*Given exercise:*
Gather each line in the entries below that contains the string "there". Letter case counts.

*Entries:*
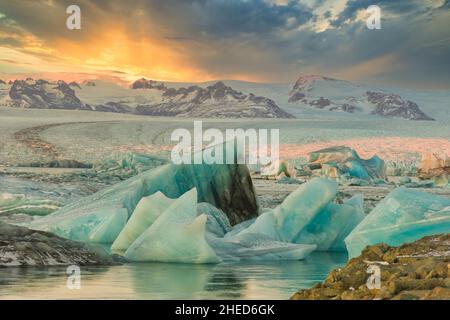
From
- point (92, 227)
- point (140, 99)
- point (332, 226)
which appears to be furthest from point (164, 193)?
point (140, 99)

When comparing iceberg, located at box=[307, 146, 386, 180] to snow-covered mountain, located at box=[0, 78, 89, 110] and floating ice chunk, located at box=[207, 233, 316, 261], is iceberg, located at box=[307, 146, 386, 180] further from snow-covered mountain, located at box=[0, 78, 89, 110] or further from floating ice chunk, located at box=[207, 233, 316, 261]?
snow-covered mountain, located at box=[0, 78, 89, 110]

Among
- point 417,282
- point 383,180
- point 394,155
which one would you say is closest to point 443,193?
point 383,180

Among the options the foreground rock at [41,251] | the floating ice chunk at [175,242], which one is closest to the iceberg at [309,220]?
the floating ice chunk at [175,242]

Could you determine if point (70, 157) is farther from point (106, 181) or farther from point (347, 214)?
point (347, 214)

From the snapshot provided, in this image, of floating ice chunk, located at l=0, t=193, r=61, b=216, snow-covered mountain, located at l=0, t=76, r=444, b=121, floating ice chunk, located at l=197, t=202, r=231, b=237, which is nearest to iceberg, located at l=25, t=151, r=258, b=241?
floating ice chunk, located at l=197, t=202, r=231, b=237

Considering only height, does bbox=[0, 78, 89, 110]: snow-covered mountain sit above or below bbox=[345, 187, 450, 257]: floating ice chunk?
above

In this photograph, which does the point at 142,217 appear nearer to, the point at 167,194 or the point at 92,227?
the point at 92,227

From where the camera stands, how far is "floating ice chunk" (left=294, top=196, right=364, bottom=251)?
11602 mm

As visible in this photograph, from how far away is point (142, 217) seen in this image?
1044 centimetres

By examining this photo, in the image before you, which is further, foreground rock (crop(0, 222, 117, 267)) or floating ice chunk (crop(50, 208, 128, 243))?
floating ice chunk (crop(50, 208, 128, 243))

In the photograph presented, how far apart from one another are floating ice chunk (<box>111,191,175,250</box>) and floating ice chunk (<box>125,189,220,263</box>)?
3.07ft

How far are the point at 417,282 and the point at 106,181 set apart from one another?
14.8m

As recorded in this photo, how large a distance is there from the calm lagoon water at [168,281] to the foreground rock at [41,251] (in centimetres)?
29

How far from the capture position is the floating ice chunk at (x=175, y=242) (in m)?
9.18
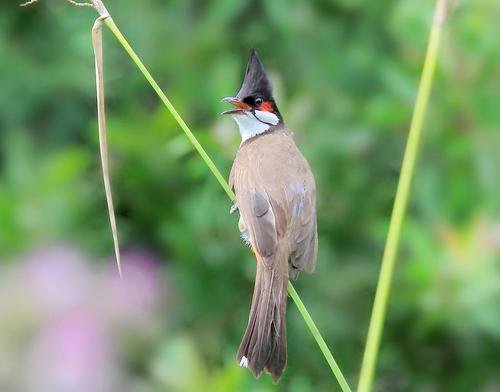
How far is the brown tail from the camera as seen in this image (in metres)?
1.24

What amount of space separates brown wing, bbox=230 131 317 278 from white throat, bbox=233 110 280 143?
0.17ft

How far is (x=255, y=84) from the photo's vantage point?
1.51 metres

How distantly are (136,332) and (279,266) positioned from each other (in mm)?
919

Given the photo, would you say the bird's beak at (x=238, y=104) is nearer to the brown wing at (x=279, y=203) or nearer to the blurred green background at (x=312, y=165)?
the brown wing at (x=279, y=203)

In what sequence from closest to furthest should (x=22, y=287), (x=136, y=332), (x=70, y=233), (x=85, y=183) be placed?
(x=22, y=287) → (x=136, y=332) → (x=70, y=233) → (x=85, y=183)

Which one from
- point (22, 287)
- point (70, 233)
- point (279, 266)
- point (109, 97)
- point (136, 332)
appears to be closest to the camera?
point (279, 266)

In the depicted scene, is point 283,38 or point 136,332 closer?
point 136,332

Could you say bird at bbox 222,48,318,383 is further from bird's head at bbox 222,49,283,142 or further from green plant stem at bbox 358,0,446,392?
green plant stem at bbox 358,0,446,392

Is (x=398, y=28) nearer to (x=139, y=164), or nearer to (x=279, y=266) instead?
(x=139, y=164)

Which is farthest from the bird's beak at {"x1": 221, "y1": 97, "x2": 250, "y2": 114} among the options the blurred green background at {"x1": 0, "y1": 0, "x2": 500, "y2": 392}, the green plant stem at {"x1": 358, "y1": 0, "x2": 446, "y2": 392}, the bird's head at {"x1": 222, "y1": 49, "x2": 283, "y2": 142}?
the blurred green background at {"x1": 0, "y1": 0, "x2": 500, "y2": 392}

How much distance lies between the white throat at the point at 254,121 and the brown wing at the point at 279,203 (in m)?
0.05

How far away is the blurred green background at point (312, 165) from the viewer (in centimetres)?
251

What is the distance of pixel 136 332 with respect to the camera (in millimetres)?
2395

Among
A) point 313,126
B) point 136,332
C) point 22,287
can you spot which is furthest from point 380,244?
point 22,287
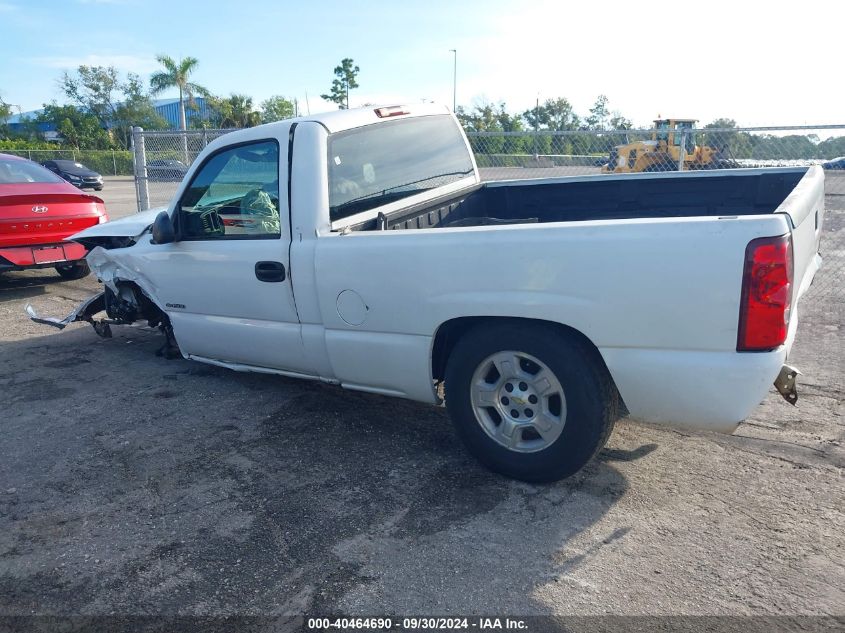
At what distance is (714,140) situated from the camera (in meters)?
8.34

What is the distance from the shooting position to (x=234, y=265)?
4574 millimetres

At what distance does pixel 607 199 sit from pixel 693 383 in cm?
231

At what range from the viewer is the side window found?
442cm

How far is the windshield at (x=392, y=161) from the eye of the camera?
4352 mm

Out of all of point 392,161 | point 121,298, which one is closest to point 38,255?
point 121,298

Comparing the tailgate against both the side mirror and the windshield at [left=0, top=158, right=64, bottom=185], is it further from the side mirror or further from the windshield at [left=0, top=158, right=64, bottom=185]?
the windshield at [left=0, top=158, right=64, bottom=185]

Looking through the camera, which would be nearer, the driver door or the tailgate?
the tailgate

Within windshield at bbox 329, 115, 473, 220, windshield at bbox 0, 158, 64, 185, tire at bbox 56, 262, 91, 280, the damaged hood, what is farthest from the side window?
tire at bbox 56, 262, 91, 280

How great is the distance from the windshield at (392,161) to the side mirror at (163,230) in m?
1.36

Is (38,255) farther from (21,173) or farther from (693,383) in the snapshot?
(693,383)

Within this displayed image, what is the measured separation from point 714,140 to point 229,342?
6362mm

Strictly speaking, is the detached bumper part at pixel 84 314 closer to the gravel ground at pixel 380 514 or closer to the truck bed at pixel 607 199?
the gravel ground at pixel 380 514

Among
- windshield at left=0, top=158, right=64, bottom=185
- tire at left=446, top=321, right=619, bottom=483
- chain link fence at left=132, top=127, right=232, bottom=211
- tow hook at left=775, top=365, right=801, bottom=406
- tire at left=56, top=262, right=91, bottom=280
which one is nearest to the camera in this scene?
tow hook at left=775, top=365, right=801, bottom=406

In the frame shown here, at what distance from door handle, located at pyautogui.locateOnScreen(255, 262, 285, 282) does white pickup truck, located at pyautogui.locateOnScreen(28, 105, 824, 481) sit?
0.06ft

* * *

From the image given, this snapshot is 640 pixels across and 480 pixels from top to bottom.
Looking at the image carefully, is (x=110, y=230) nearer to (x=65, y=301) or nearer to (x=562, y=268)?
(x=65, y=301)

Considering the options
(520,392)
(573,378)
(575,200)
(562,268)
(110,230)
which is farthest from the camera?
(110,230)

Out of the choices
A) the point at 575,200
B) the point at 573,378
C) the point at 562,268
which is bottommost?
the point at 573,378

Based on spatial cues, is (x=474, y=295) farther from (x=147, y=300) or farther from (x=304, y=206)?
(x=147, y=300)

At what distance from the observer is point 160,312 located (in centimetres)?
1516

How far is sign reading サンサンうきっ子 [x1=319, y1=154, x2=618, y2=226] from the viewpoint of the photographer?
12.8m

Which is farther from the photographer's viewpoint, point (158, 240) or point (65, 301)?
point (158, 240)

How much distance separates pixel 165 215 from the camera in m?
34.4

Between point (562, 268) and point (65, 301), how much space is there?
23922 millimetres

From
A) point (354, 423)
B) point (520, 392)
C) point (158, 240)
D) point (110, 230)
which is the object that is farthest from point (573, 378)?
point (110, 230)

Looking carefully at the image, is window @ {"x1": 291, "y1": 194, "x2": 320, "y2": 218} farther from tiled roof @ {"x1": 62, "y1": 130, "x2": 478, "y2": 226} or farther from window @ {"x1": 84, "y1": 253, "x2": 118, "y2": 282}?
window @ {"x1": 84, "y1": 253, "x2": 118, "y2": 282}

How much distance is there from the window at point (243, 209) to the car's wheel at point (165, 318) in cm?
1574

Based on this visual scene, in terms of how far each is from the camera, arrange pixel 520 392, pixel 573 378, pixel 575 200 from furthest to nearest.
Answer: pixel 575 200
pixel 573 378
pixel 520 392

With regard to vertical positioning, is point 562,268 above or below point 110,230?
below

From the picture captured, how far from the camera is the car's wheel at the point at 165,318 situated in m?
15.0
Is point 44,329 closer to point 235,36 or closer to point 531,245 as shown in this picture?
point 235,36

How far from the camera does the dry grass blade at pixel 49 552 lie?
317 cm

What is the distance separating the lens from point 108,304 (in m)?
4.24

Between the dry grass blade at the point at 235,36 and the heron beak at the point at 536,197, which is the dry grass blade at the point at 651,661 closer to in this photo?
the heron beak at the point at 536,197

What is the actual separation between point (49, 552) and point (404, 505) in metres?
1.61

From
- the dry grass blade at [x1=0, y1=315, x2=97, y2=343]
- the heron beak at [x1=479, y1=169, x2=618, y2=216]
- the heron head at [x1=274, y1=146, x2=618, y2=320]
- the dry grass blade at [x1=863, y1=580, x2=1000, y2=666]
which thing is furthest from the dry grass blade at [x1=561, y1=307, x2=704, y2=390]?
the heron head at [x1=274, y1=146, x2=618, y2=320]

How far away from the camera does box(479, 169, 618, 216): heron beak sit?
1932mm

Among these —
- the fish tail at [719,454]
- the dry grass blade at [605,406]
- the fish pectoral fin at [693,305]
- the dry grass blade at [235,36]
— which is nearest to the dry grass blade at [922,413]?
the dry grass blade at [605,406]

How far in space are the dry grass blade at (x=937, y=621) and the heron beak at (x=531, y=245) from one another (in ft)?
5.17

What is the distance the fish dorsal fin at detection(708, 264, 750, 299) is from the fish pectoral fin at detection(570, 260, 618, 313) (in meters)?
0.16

*Response for this exercise:*
As recorded in this photo, how large a distance is there from the calm lagoon water at [168,281] to the foreground rock at [41,251] (in centimetres)?
Between point (562, 268) and point (65, 301), how much space is there?
How much distance is there from the window at point (243, 209) to the car's wheel at point (165, 318) in cm?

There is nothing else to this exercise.